What do these little twerps like? Luxury cars, expensive resorts, fancy wines, yachts, destination dining (though not enough, apparently, to save Copenhagen’s antler-festooned Noma), pricey furniture, fine art, and nonfungible tokens, or NFTs, which I’m still a little hazy what they even are.
If I’m right that the driving force behind the inflationary luxury consumption wave is trust-fund brats, it’s kind of puzzling that they should be so impervious to a 20 percent drop in stock prices, given that their livelihood is asset-based. Maybe they just get better investment advice than the rest of us. Or maybe they have so goddamned much money that the market has to drop more than 20 percent to attract their attention.
Whatever the reason, they’ve changed expectations in the financial world. “We believe that many investors think that U.S. luxury demand is highly correlated to stock market performance,” the Bank of America advised its customers last spring, but it just ain’t so. Between 2010 and 2020, B of A said, the correlation was less than 30 percent. “OK, so the market is down,” Milton Pedraza, chief executive of the Luxury Institute, told Foroohar. “Maybe if I have a family office, the checks I send out in a given month will be for $80,000 instead of $100,000.”
(What’s a family office, you ask? You poor peasant. A family office is an office set up to shelter family fortunes from taxation and distribute some portion of the untaxed capital gains to callow heirs.)

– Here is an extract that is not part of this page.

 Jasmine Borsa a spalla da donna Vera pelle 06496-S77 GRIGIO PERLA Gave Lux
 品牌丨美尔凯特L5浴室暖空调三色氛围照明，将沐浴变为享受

A July 2022 Luxury Institute white paper on “evolving values and priorities” for Ultra High Net Worth Families, or UHNWs, said these people experience a “need for security and privacy” that necessitates “protected environments” like “jets, yachts, islands.” They “require larger, more private indoor spaces” and are “once again embracing the gated community and private club model (country, yacht, and golf clubs) filled with familiar people.” They fuss a lot about their health, and “concierge 24/7 access to doctors is no longer enough.” They have a strong interest in preventive medicine and advanced biomedicine, and I think maybe what’s being suggested here is that they’re easy prey for smooth-talking quacks (though the anonymous author would surely deny it).

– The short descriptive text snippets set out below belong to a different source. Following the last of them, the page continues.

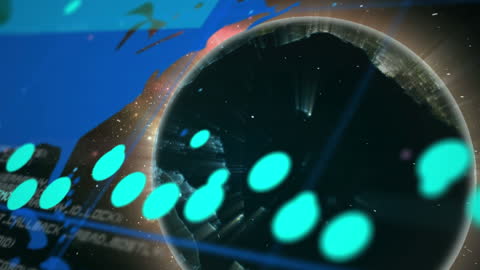 Futuristic Concept of Data Visualization Over Globe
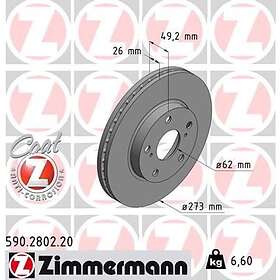 Otto Zimmermann Bromsskiva COAT Z 590.2802.20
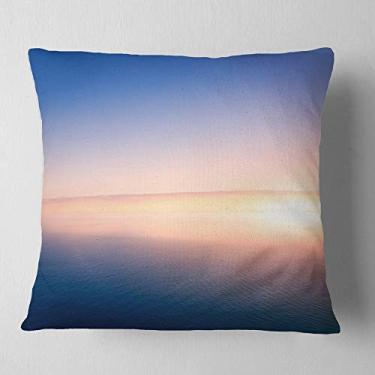 Imagem de Sala de estar, sofá, almofada de alta qualidade + capa de almofada impressa em ambos os lados 66 cm x 66 cm da Designart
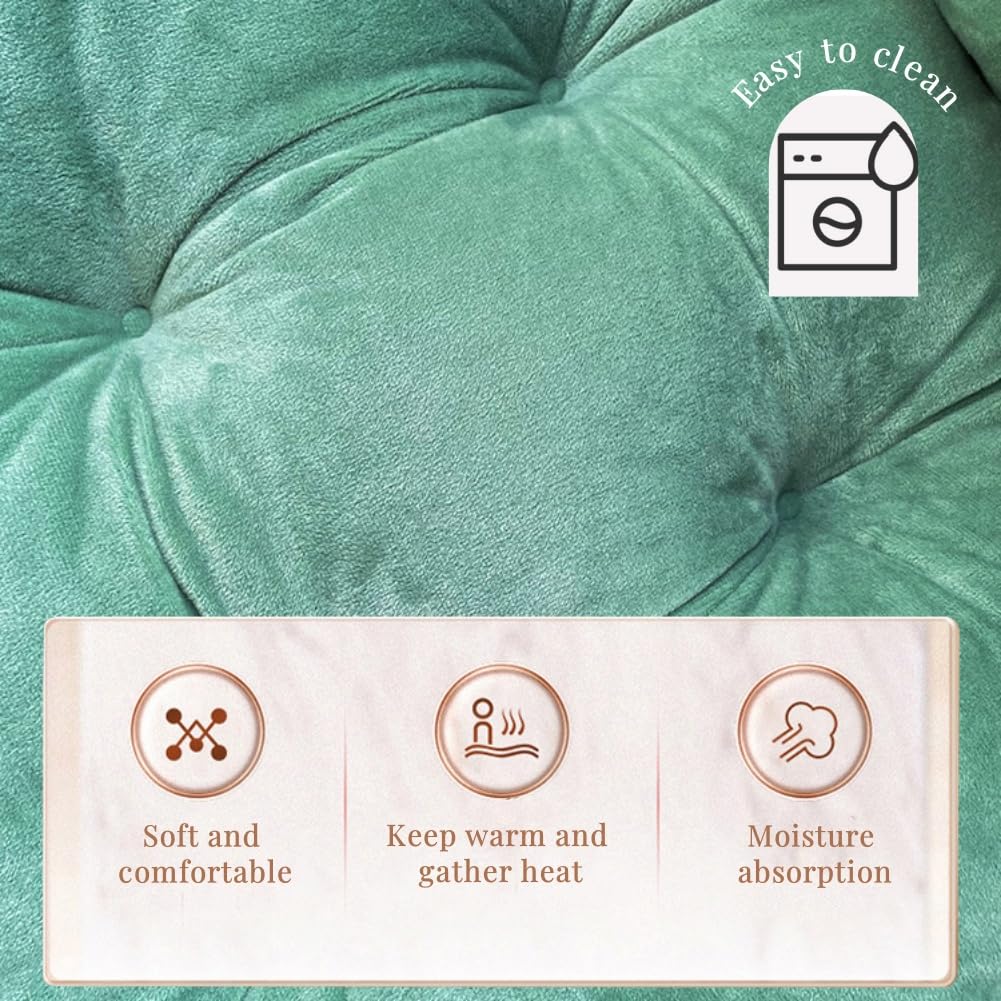 Yuthsona Non-Slip Rocking Chair Cushion Seat Cushion Plush with Ties Soft Seat Pad with High Back Desk Chair Pad for Office Car Home Dining Room Kitchen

They “favor the familiar and trusted brands … the most.” But I gather from Dana Thomas’s 2007 book Deluxe: How Luxury Lost Its Luster that this may not be a wise policy because a lot of the classic luxury brands (I’m not going to risk a lawsuit by naming them) have been sold and resold and are now produced cheaply and crappily, surviving only on snob appeal. I myself am the proud owner of a luxury-brand stove because the previous purchasers of my house bought one, and its very expensive parts break pretty much constantly. I’ve learned from repair persons that the brand is notorious for preying upon the rich and stupid.

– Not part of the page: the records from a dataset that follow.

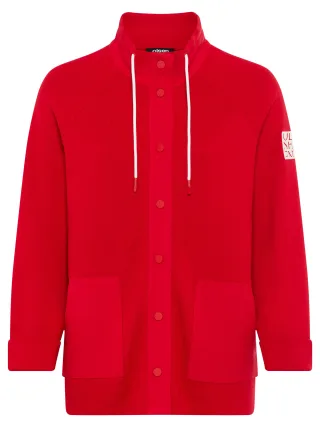 Olsen - Cardigan Long Sleeves french red - Gr. - 44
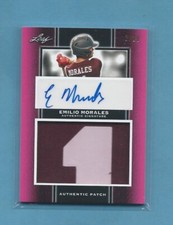 Emilio Morales 2019 Leaf Perfect Game National Showcase Patch Auto 2/10 ,#PA-EM1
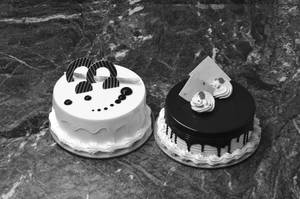 Pineapple Cake + Chocolate Cake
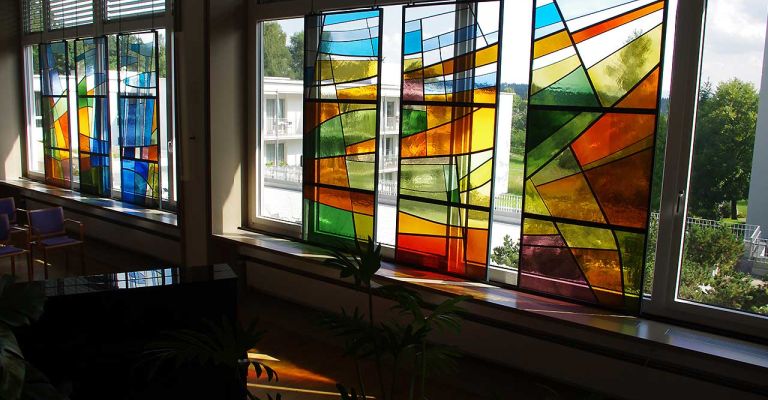 Kunstverglasung der Kirche Bethesda Küsnacht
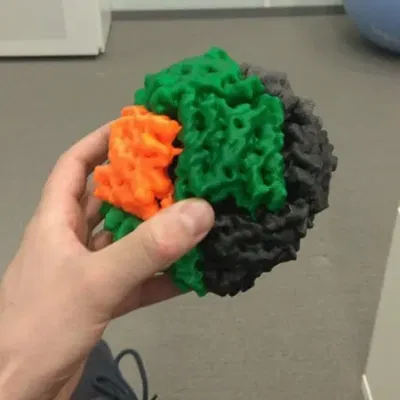 Mô hình Giáo dục: Apoferritin với Đối xứng Bát diện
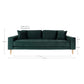 Lido 3 Personers Sofa - 3 Personers Sofa, Mørkegrøn Velour Med To Puder Og Natur Træben, Hn1006 ⎮ 5713917010127 ⎮ 1301445 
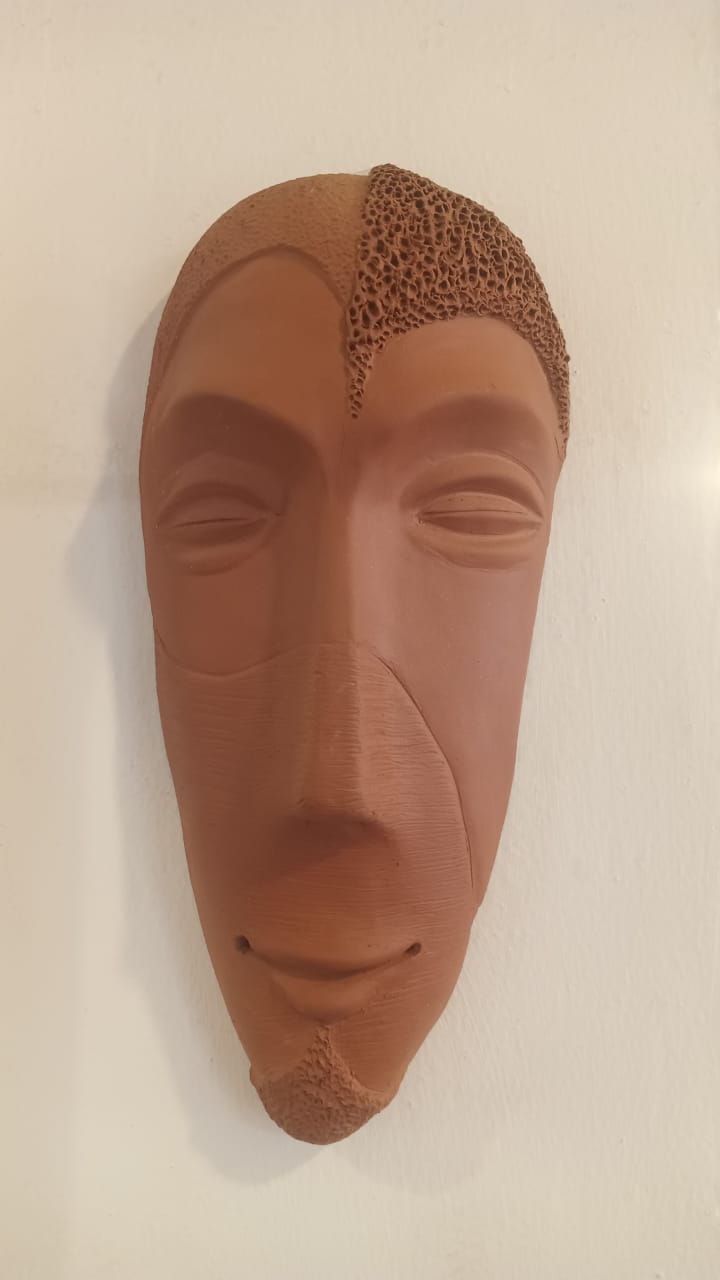 Terracotta Quirky Face Mask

The big question is whether these trust-fund brats will continue to spend and spend and spend to such a degree that the Federal Reserve will have to keep interest rates high enough to cause a serious recession. Recessions are still, I think, bad for rich people, even trust-fund brats, and deep recessions are even worse. So kids, can you lay off the Louis Vuitton and the Burberry and the Rolexes for just a little while? You’re screwing with the soft landing we’re all rooting for. When inflation’s licked, I promise you can go back to spending down your trust funds as fast as you possibly can.